### Listed records ###
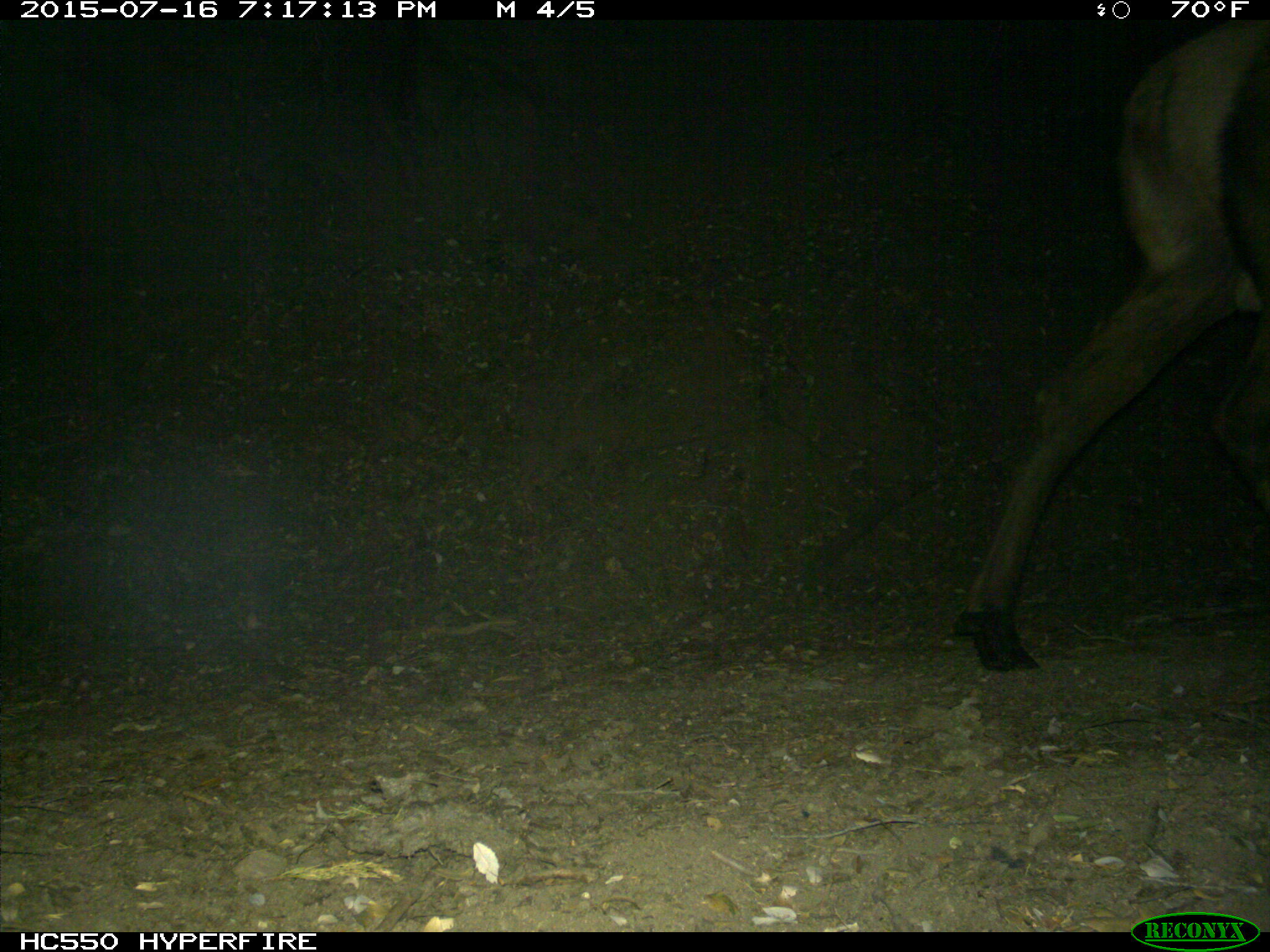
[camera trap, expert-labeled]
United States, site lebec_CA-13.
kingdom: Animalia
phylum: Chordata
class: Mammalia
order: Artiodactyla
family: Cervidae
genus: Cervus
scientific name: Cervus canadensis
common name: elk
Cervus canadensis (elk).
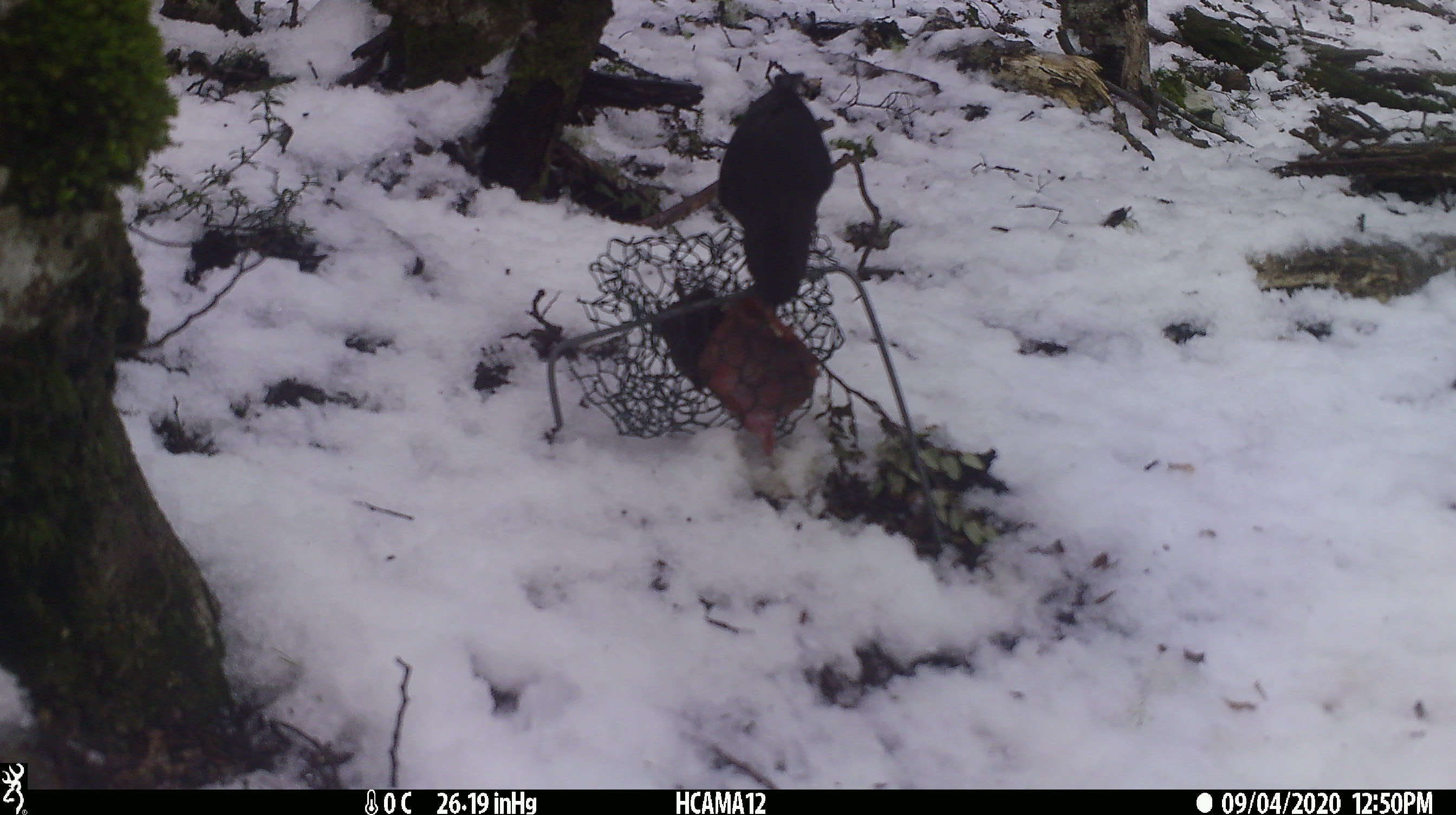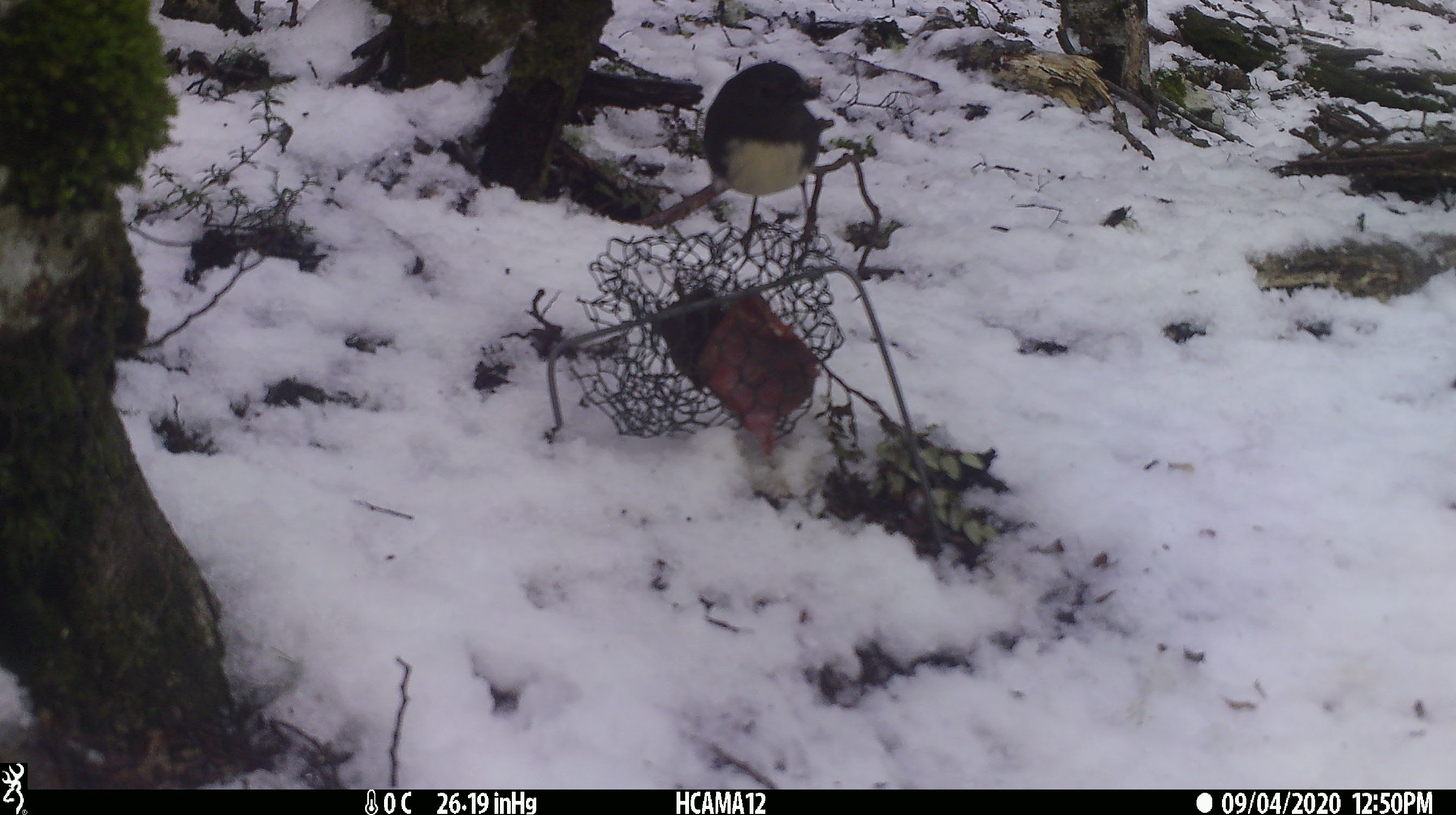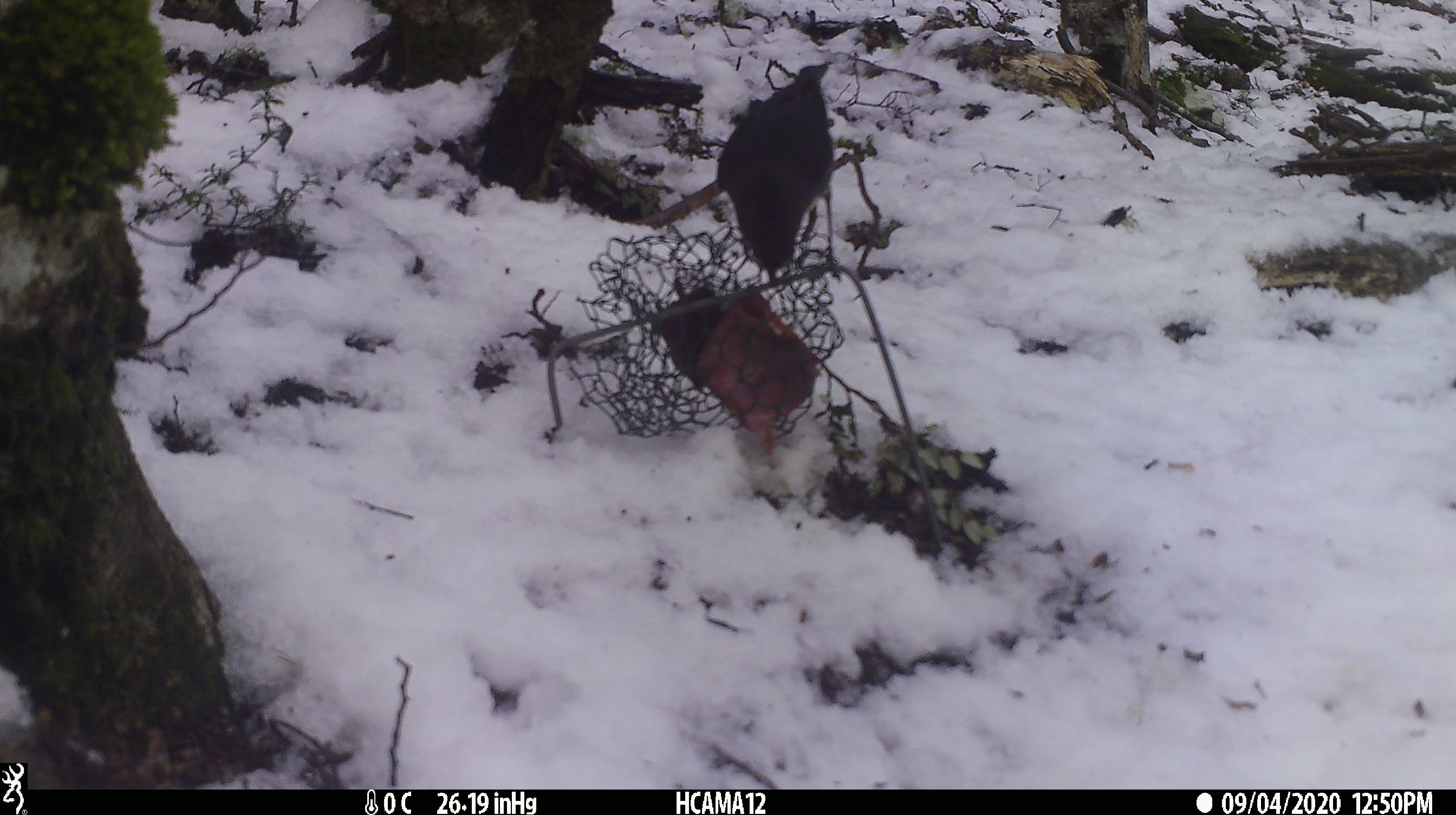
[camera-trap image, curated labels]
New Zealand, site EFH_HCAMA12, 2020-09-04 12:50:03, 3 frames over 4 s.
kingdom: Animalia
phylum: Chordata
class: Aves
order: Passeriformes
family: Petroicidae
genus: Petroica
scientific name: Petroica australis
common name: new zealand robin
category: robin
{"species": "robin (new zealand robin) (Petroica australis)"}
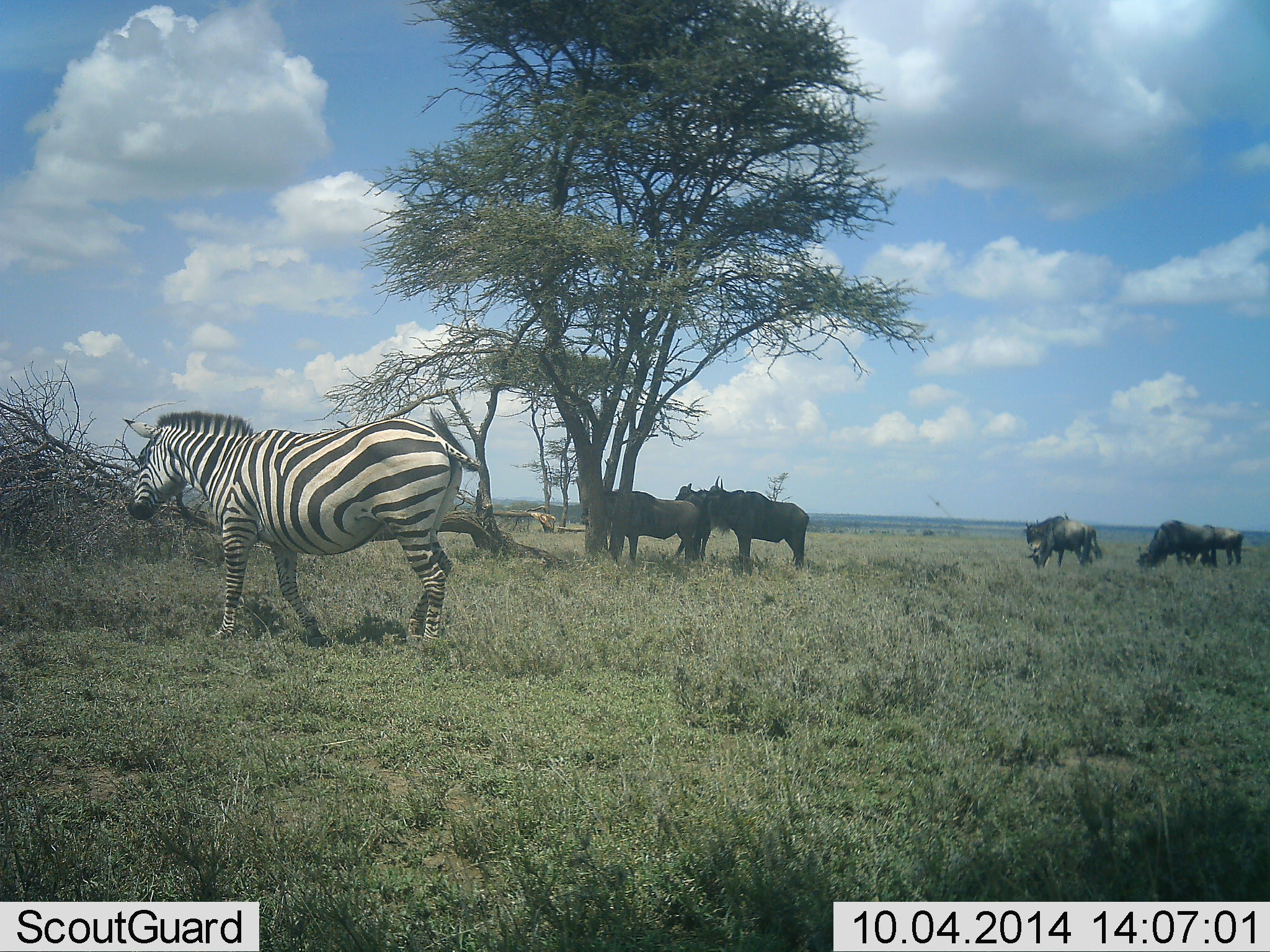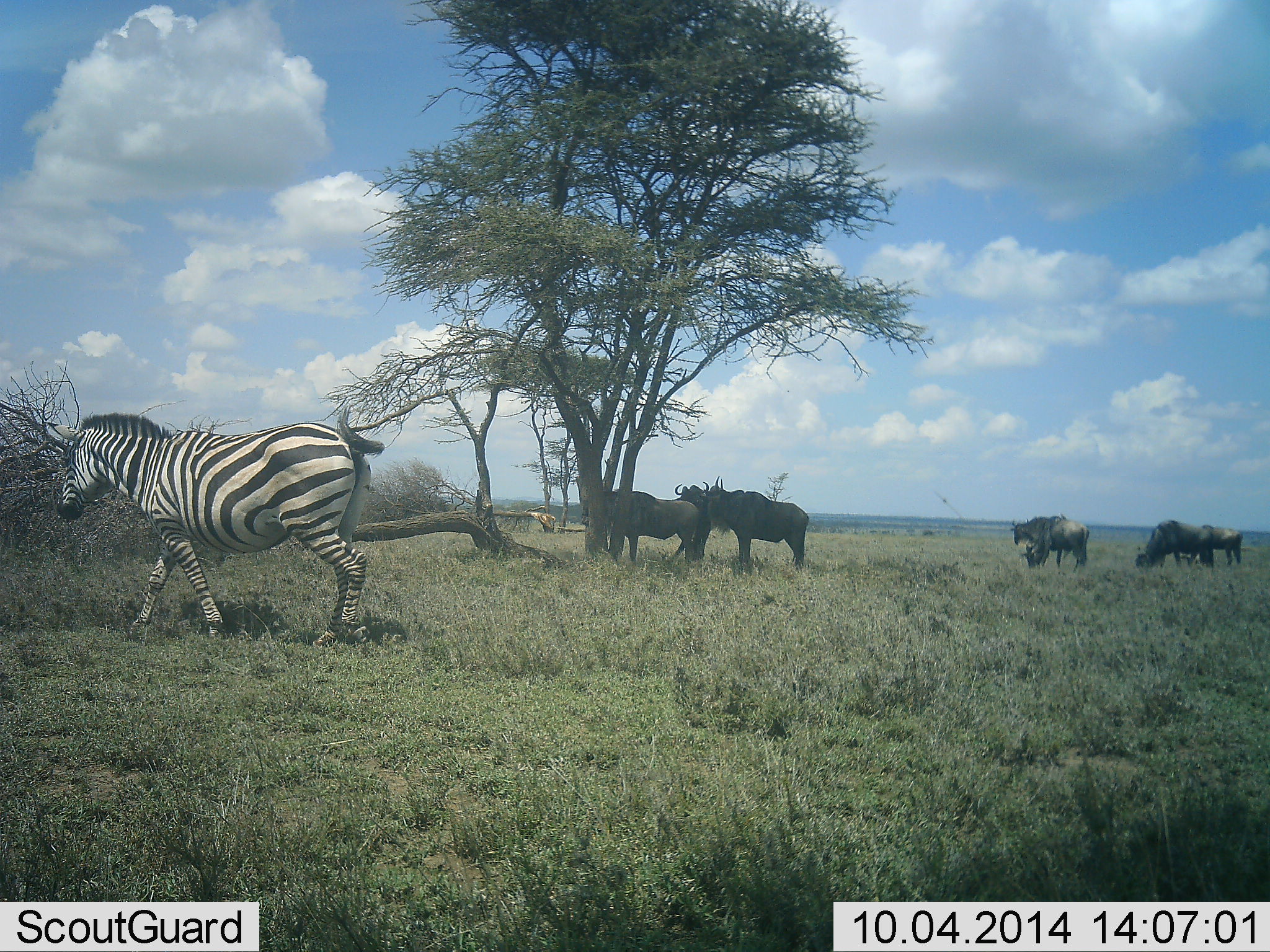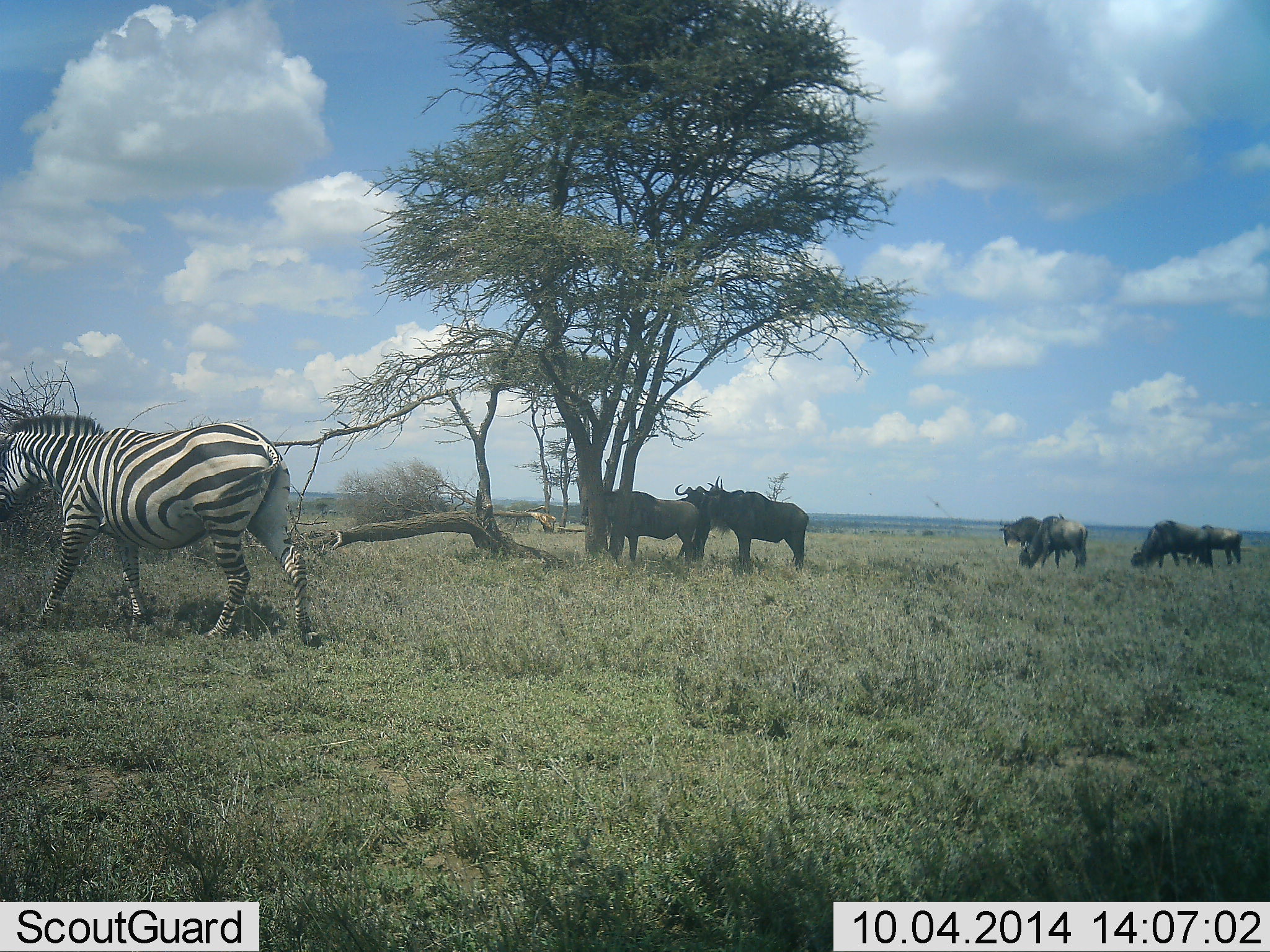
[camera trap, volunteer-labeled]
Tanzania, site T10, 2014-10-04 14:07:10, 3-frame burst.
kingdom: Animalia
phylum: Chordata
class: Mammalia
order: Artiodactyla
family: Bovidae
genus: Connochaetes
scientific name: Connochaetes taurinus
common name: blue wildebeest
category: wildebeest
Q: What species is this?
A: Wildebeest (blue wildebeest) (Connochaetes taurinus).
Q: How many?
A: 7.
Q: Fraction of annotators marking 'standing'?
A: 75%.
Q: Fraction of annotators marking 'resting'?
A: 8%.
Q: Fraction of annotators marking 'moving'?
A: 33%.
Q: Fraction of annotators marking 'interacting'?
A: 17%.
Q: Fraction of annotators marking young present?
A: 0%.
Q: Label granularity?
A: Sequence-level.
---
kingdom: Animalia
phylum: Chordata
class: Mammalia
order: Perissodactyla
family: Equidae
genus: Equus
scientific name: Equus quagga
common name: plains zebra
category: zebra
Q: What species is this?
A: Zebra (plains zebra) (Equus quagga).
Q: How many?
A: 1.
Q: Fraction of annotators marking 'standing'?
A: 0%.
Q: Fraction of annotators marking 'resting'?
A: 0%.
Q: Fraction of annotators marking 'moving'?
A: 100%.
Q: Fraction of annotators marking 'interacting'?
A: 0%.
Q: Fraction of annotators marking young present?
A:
###
- **Action item**:
No image belongs in the copy. Transcribe the full listing verbatim.

- **Result of the exercise**:
[camera trap, expert-labeled]
United States, site lebec_CA-13.
kingdom: Animalia
phylum: Chordata
class: Mammalia
order: Artiodactyla
family: Cervidae
genus: Cervus
scientific name: Cervus canadensis
common name: elk
Cervus canadensis (elk).
[camera-trap image, curated labels]
New Zealand, site EFH_HCAMA12, 2020-09-04 12:50:03, 3 frames over 4 s.
kingdom: Animalia
phylum: Chordata
class: Aves
order: Passeriformes
family: Petroicidae
genus: Petroica
scientific name: Petroica australis
common name: new zealand robin
category: robin
{"species": "robin (new zealand robin) (Petroica australis)"}
[camera trap, volunteer-labeled]
Tanzania, site T10, 2014-10-04 14:07:10, 3-frame burst.
kingdom: Animalia
phylum: Chordata
class: Mammalia
order: Artiodactyla
family: Bovidae
genus: Connochaetes
scientific name: Connochaetes taurinus
common name: blue wildebeest
category: wildebeest
Q: What species is this?
A: Wildebeest (blue wildebeest) (Connochaetes taurinus).
Q: How many?
A: 7.
Q: Fraction of annotators marking 'standing'?
A: 75%.
Q: Fraction of annotators marking 'resting'?
A: 8%.
Q: Fraction of annotators marking 'moving'?
A: 33%.
Q: Fraction of annotators marking 'interacting'?
A: 17%.
Q: Fraction of annotators marking young present?
A: 0%.
Q: Label granularity?
A: Sequence-level.
---
kingdom: Animalia
phylum: Chordata
class: Mammalia
order: Perissodactyla
family: Equidae
genus: Equus
scientific name: Equus quagga
common name: plains zebra
category: zebra
Q: What species is this?
A: Zebra (plains zebra) (Equus quagga).
Q: How many?
A: 1.
Q: Fraction of annotators marking 'standing'?
A: 0%.
Q: Fraction of annotators marking 'resting'?
A: 0%.
Q: Fraction of annotators marking 'moving'?
A: 100%.
Q: Fraction of annotators marking 'interacting'?
A: 0%.
Q: Fraction of annotators marking young present?
A:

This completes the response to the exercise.